[Selected excerpt Boundary: Start]

Particularly two species of ticks-the western blacklegged ticks and the blacklegged ticks (also known as deer ticks), are thought to be responsible for transmitting the bacteria that cause the Lyme disease.
Split into three different feedings stages-the larvae, nymph and the adult, these ticks basically feed on infected animals like squirrels, mice and birds, where they pick up the bacterium Borrelia burgdorferi. This bacterium then resides in the gut of these ticks, and gets transmitted to the tick’s next prey.
“The ticks are nasty creatures,” psychiatrist and head of the Columbia University’s Lyme and Tick-Borne Disease Research Center, Dr Brian Fallon, explained. “Ticks like moist, damp, shaded areas, so they tend to hang out on the edge of the woods. They tend to hang out on paths or nearby paths on the bushes, so that as you brush by the grass or the bushes, the ticks will then attach to your leg.”
Symptomized by a typical rash in the area bitten by the tick, accompanied by stiff and painful joints, fatigue and weakness, fever, chills, headache, swollen lymph nodes and muscle pain, Lyme disease affects more than 20,000 people in the US alone, each year.

[Selected excerpt Boundary: End]
[Exercise data Boundary: Start]

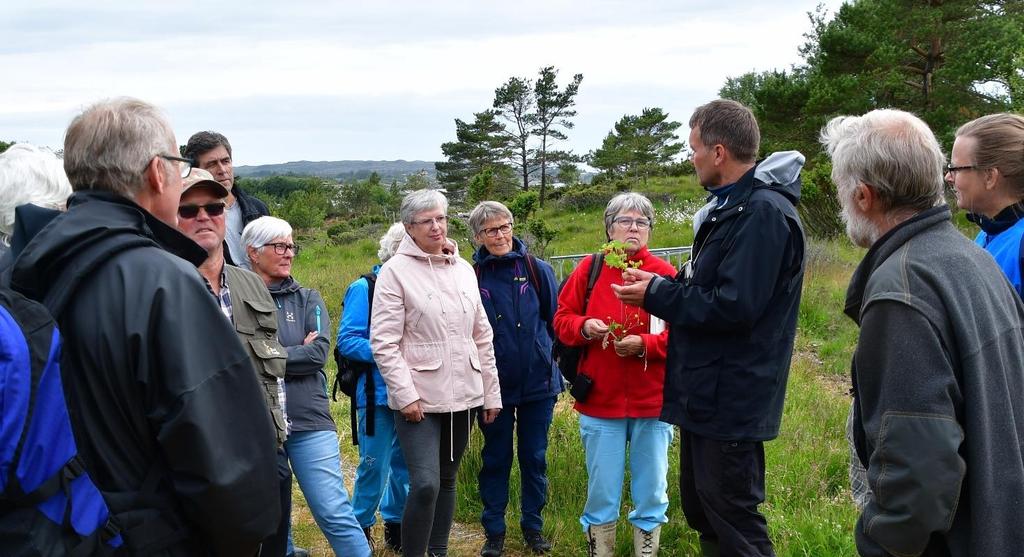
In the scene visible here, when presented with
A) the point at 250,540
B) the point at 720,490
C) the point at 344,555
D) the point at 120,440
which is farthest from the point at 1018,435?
the point at 344,555

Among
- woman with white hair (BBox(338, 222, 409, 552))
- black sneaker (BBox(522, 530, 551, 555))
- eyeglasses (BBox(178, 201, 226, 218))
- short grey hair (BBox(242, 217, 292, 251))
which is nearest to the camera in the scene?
eyeglasses (BBox(178, 201, 226, 218))

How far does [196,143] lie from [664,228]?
20606 millimetres

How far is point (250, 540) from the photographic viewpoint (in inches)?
84.1

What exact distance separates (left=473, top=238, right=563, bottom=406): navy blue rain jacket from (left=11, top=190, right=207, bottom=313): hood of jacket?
9.37 ft

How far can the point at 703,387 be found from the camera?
3.32 metres

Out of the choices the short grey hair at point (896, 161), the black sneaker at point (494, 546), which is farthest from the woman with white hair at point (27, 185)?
the black sneaker at point (494, 546)

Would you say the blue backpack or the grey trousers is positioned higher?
the blue backpack

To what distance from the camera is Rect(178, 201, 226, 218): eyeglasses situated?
316cm

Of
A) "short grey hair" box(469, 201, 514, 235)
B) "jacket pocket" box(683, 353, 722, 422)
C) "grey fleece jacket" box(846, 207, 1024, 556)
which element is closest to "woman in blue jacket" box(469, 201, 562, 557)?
"short grey hair" box(469, 201, 514, 235)

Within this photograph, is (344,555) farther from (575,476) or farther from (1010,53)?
(1010,53)

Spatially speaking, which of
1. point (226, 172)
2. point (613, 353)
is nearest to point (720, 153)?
point (613, 353)

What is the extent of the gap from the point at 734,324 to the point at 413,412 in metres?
1.64

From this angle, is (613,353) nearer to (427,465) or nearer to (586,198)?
(427,465)

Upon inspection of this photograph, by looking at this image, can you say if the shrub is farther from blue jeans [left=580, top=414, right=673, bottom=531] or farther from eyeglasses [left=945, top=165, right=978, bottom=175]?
eyeglasses [left=945, top=165, right=978, bottom=175]
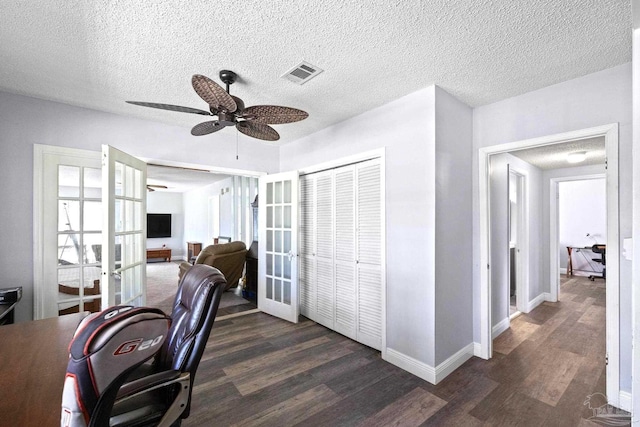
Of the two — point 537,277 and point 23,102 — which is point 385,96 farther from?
point 537,277

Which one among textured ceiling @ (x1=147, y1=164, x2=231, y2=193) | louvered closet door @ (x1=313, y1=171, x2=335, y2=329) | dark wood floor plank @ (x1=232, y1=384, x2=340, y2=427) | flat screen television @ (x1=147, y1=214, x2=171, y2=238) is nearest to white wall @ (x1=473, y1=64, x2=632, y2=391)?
louvered closet door @ (x1=313, y1=171, x2=335, y2=329)

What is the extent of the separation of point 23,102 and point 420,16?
341 centimetres

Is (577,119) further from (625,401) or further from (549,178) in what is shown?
(549,178)

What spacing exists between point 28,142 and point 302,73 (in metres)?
2.60

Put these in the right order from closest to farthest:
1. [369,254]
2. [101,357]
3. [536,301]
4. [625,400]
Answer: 1. [101,357]
2. [625,400]
3. [369,254]
4. [536,301]

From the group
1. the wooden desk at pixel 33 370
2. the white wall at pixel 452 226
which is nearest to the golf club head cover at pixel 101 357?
the wooden desk at pixel 33 370

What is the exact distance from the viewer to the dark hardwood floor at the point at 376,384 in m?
1.96

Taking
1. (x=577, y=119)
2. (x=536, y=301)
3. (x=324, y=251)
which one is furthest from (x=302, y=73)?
(x=536, y=301)

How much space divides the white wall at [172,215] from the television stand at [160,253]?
0.52m

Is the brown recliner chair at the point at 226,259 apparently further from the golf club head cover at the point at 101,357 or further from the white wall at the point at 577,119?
the golf club head cover at the point at 101,357

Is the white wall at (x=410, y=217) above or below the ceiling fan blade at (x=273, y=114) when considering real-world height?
below

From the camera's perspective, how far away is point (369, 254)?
9.91 feet

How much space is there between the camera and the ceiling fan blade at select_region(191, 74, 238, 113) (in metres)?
1.68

[Exercise data Boundary: End]

Write the next part of the Lyme disease text, picking up after its last paragraph.

Left untreated, the symptoms could worsen, and lead to chronic neurological complaints, arthritis, cognitive defects and more.
Early diagnosis may help prevent complications, and the treatment usually tends to include antibiotic medications.
“We need more treatment trials to try to understand and confirm what is the best treatment. This is not a simple disease and to treat it as if it is simple is a mistake,” Dr Fallon added.
Summer seems to be the best months for the spread of Lyme disease, mostly because both-people and the bacteria-carrying ticks are more active and vulnerable to getting in contact with each other.
Thankfully, the worse is over. Preventing yourself from becoming a tasty meal for the ticks is easy enough.
Firstly, make sure maximum areas of your body are covered. Wear long-sleeved tees and full pants, especially if you are trekking or camping outdoors.
Next, make it a point to carry insect repellents. Choose from the ones that have DEET as an ingredient- and apply it to both-your skin and your clothes.
Lastly, wear shoes or sandals that cover most of your foot, especially in the tick-populated areas.